OSDev.org

Posted: **Sat Feb 13, 2010 9:03 pm**

Well, I've gotten my hands pretty dirty and learned a lot. Maybe more than I expected initially...

I learned to make PE executables multiboot compliant, how to use I/O ports, how to install a GDT and IDT, work with VGA, PIC, basic drivers, etc. So I've covered most of the bottom rung of the ladder (I guess, unless that excludes something really basic/fundamental). I've kept my code and design as neat as possible, even though I started with a very blurry picture of how things would turn out. But it was inevitable this design would begin to look sloppy when it was time to step up to the next level. I couldn't really plan ahead and outline the project before I knew what the project was going to include; in stark contrast to writing a userland application. I've got a much better picture of what needs to be done now, but certainly not the whole range of it. So, I'm trying to get organized, make some coherent plans and get into a real development cycle. I can't stay in this chaotic cowboy-coding approach, lol.

The first big concerns of mine are maintainability, modularity and structure. For example, it's totally unacceptable for me to just dump tons of code into a single project/folder and try to work with it. Way too chaotic and too difficult for other people to jump into further along the road. Likewise, that's going to cause a LOT of code repetition and thus increase the size of the kernel (or whatever component we're dealing with). That's one of the biggest downfalls of static libs, though they do have some big advantages. To put into perspective, my VGA code is currently a static lib which gets linked into the kernel. That's ok at this very moment, but other processes will need it soon. That means that it will be linked into ALL of them; each with their own little copy of it. So it seems to, obviously, follow that this should be a module (shared library) which can be digested by multiple processes as needed. If it hasn't hit your accumulator registers in your brain yet, I'm essentially going for a micro-kernel-like design, in which I'm going to attempt some modifications and deviations from the norm (hyrbid-kernel I suppose).

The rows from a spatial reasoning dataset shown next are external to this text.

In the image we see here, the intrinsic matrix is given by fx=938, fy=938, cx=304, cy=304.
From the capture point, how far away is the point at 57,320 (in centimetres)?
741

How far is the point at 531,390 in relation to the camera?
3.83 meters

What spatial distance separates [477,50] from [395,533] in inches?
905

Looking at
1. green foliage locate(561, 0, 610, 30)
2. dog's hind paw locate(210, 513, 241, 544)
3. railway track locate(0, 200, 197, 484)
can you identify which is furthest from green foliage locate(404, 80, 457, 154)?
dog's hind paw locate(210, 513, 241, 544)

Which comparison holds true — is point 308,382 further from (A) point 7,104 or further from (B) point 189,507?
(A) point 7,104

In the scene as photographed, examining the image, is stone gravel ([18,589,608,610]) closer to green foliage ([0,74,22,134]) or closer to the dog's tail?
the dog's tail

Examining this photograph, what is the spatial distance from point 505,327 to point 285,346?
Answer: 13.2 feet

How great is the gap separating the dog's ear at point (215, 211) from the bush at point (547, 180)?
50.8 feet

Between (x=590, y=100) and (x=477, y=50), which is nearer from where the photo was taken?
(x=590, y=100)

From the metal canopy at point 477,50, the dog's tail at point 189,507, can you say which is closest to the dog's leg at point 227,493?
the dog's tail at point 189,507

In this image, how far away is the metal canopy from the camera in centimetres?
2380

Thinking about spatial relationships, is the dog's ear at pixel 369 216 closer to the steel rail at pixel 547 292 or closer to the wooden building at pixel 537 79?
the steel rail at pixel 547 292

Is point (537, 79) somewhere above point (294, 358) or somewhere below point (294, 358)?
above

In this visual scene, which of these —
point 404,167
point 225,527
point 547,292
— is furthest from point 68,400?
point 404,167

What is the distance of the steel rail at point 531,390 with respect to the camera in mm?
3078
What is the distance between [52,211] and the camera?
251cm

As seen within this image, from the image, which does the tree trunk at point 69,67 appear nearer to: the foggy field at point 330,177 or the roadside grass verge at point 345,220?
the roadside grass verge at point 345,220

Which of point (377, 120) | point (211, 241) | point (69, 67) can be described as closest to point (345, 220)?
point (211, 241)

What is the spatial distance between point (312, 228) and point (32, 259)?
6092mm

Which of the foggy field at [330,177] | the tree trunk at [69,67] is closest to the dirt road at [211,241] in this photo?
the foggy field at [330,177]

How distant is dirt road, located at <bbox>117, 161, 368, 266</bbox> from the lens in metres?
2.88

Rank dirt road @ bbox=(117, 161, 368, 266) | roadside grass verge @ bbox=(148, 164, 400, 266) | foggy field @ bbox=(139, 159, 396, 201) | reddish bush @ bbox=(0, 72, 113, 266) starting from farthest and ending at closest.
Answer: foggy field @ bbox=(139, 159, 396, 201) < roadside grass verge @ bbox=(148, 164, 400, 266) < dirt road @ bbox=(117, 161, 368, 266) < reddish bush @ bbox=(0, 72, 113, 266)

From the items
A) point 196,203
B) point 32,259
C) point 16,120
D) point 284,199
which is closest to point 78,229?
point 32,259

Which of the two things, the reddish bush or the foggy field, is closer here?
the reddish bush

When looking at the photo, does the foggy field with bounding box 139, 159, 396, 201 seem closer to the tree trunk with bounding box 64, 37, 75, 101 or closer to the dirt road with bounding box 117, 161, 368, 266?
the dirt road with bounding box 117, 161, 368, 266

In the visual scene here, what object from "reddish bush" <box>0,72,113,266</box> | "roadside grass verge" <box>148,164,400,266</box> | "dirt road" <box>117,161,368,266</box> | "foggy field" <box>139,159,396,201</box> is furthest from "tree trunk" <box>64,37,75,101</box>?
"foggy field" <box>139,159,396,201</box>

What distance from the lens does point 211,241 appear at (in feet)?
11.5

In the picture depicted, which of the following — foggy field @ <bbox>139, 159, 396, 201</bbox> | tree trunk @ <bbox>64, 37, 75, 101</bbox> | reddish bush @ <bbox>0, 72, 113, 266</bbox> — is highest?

So it occurred to me that what I'm currently using as my primitive monolithic kernel could/should actually be a multiboot compliant system initialization program. From what I've read, Grub can load other things as "modules", which your own code has to handle (fair enough). So I figure why not have it load a more sophisticated micro-kernel as a module, load libraries/drivers/etc, and have my "initializer" perform all the setup work (maybe even installation in the future if needed). Then as control is given to the shiny new kernel, the initializer's code and resources can be disposed of and it won't need to exist from the duration of runtime (sounds good to me). I think this can be very advantageous in the future, since a certain interface between the initializer and kernel can be created which doesn't need changes, even though the internal implementations may be changed. This could make, for instance, upping the system to 64-bit less painful. I guess really I'm looking for an overview of how this is done. All I've really seen/read was a snippet from menu.lst files with "module <file name here>". I already get the multiboot information pointer after loading and know it has some data about modules. I've just never seen (and can't find) how to tie that together and handle it correctly. I'm pretty sure I can handle implementing something like GetProcAddress to find functions/resources and whatnot. The Grub side of it is a bit mysterious to me though, and how I can find out information about each and every module BEFORE I start trying to parse them. If anyone can fill in some of my mental blanks here, please do!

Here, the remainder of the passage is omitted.